----- Supplied information

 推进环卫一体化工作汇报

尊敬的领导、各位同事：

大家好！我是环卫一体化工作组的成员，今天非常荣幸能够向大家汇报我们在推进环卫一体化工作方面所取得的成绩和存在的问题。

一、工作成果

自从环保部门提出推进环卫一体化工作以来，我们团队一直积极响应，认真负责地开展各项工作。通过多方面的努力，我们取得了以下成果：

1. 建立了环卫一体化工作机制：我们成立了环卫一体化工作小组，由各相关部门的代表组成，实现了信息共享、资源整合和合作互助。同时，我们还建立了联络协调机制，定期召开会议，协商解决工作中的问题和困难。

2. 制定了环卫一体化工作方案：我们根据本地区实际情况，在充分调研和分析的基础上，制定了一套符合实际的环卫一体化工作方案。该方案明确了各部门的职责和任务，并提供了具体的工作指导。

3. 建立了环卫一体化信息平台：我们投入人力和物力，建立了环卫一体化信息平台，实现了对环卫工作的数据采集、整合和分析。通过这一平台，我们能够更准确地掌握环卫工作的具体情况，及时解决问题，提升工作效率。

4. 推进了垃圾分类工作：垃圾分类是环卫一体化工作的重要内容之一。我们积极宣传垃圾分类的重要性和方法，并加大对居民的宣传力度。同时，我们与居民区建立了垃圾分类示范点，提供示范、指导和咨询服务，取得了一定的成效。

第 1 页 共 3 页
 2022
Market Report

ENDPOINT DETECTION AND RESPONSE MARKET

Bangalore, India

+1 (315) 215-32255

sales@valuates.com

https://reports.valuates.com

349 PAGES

----------

[Activity]
From the first line to the last, retype the data exactly.

[Response area]
 推进环卫一体化工作汇报

尊敬的领导、各位同事：

大家好！我是环卫一体化工作组的成员，今天非常荣幸能够向大家汇报我们在推进环卫一体化工作方面所取得的成绩和存在的问题。

一、工作成果

自从环保部门提出推进环卫一体化工作以来，我们团队一直积极响应，认真负责地开展各项工作。通过多方面的努力，我们取得了以下成果：

1. 建立了环卫一体化工作机制：我们成立了环卫一体化工作小组，由各相关部门的代表组成，实现了信息共享、资源整合和合作互助。同时，我们还建立了联络协调机制，定期召开会议，协商解决工作中的问题和困难。

2. 制定了环卫一体化工作方案：我们根据本地区实际情况，在充分调研和分析的基础上，制定了一套符合实际的环卫一体化工作方案。该方案明确了各部门的职责和任务，并提供了具体的工作指导。

3. 建立了环卫一体化信息平台：我们投入人力和物力，建立了环卫一体化信息平台，实现了对环卫工作的数据采集、整合和分析。通过这一平台，我们能够更准确地掌握环卫工作的具体情况，及时解决问题，提升工作效率。

4. 推进了垃圾分类工作：垃圾分类是环卫一体化工作的重要内容之一。我们积极宣传垃圾分类的重要性和方法，并加大对居民的宣传力度。同时，我们与居民区建立了垃圾分类示范点，提供示范、指导和咨询服务，取得了一定的成效。

第 1 页 共 3 页
 2022
Market Report

ENDPOINT DETECTION AND RESPONSE MARKET

Bangalore, India

+1 (315) 215-32255

sales@valuates.com

https://reports.valuates.com

349 PAGES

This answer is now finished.